■ **Request**: Rewrite all the entries below, replacing "jalapeño pepper slice" with "jalapeño ring" and leaving everything else unchanged. Leave the pictures out of your answer.

■ **Material supplied**:
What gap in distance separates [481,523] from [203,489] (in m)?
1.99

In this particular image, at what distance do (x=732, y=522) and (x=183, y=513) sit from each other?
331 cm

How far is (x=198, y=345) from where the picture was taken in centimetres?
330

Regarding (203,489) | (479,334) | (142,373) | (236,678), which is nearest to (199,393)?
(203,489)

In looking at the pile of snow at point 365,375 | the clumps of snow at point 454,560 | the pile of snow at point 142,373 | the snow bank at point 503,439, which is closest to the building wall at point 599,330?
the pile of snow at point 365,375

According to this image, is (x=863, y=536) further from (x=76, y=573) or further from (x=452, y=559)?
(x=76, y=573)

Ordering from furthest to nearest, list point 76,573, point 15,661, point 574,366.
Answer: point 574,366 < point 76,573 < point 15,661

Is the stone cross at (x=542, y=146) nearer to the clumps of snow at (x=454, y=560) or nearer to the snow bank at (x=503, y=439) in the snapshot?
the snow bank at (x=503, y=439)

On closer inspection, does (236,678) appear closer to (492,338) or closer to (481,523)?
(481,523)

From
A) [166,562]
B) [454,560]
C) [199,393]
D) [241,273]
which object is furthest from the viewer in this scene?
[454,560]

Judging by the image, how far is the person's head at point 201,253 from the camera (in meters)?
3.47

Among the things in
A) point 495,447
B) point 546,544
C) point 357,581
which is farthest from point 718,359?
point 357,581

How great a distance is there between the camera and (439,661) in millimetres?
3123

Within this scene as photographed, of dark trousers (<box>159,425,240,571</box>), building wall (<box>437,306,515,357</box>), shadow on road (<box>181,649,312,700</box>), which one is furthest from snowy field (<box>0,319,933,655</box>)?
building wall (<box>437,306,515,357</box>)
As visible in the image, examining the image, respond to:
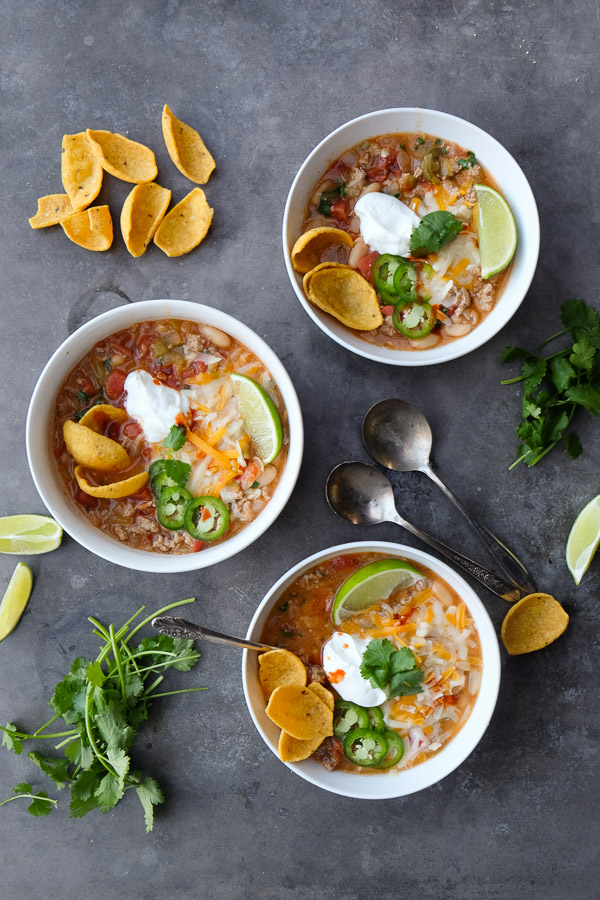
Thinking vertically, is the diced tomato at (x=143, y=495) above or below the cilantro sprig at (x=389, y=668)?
above

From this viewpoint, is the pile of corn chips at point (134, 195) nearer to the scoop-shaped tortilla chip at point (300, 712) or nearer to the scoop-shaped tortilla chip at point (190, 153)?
the scoop-shaped tortilla chip at point (190, 153)

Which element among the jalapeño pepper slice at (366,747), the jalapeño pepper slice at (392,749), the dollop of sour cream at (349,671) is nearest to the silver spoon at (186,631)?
the dollop of sour cream at (349,671)

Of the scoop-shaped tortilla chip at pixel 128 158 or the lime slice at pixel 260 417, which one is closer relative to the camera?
the lime slice at pixel 260 417

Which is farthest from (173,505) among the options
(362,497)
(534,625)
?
(534,625)

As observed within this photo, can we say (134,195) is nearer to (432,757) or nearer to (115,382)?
(115,382)

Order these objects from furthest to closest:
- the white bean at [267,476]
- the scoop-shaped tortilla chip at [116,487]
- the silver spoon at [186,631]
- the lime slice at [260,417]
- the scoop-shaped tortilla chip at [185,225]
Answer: the scoop-shaped tortilla chip at [185,225], the white bean at [267,476], the lime slice at [260,417], the scoop-shaped tortilla chip at [116,487], the silver spoon at [186,631]
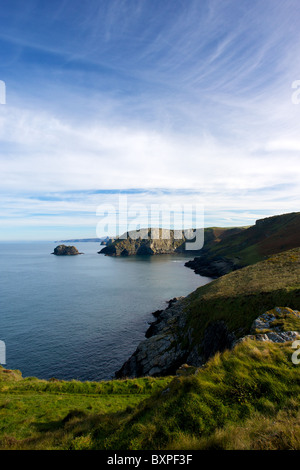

■ **Output below**:
What gap in distance separates [481,523] from [203,489] (in m)?
1.99

In this particular image, at what distance do (x=732, y=522) and (x=183, y=513) sit from each other?
331 cm

How far is (x=198, y=345) from where the picture was taken in centimetres?
330

Regarding (203,489) | (479,334) | (142,373) | (236,678), which is nearest to (199,393)?
(203,489)

In looking at the pile of snow at point 365,375 | the clumps of snow at point 454,560 | the pile of snow at point 142,373 | the snow bank at point 503,439, which is closest to the building wall at point 599,330?
the pile of snow at point 365,375

According to this image, is (x=863, y=536) further from (x=76, y=573) or further from (x=452, y=559)?
(x=76, y=573)

Ordering from furthest to nearest, list point 76,573, point 15,661, point 574,366.
Answer: point 574,366 < point 76,573 < point 15,661

Is the stone cross at (x=542, y=146) nearer to the clumps of snow at (x=454, y=560) or nearer to the snow bank at (x=503, y=439) in the snapshot?
the snow bank at (x=503, y=439)

On closer inspection, does (236,678) appear closer to (492,338) or closer to (481,523)?
(481,523)

From
A) [166,562]
B) [454,560]
C) [199,393]
D) [241,273]
which object is furthest from the viewer in this scene?
[454,560]

Judging by the image, how far is the person's head at point 201,253 from the camera (in meters)?
3.47

Among the things in
A) point 495,447
B) point 546,544
C) point 357,581
which is farthest from point 718,359?
point 357,581

How great a distance is there between the camera and (439,661) in millimetres?
3123

Within this scene as photographed, of dark trousers (<box>159,425,240,571</box>), building wall (<box>437,306,515,357</box>), shadow on road (<box>181,649,312,700</box>), which one is furthest from snowy field (<box>0,319,933,655</box>)?
building wall (<box>437,306,515,357</box>)
As visible in the image, examining the image, respond to:
Thinking vertically, is the diced tomato at (x=143, y=495) above or below the cilantro sprig at (x=389, y=668)?
above

From this viewpoint, is the pile of corn chips at point (134, 195) nearer to the scoop-shaped tortilla chip at point (300, 712) or nearer to the scoop-shaped tortilla chip at point (190, 153)?
the scoop-shaped tortilla chip at point (190, 153)

Which element among the jalapeño ring at (366,747), the jalapeño ring at (392,749), the dollop of sour cream at (349,671) is nearest to the silver spoon at (186,631)?
the dollop of sour cream at (349,671)

Of the scoop-shaped tortilla chip at pixel 128 158 or the lime slice at pixel 260 417, which one is closer relative to the camera?
the lime slice at pixel 260 417

Which is farthest from (173,505) among the options
(362,497)
(534,625)
?
(534,625)

As observed within this photo, can we say (134,195) is nearer to (432,757) or nearer to (115,382)?
(115,382)

Order these objects from furthest to closest:
- the white bean at [267,476]
- the scoop-shaped tortilla chip at [116,487]
- the silver spoon at [186,631]
- the lime slice at [260,417]
- the scoop-shaped tortilla chip at [185,225]
Answer: the scoop-shaped tortilla chip at [185,225], the white bean at [267,476], the lime slice at [260,417], the scoop-shaped tortilla chip at [116,487], the silver spoon at [186,631]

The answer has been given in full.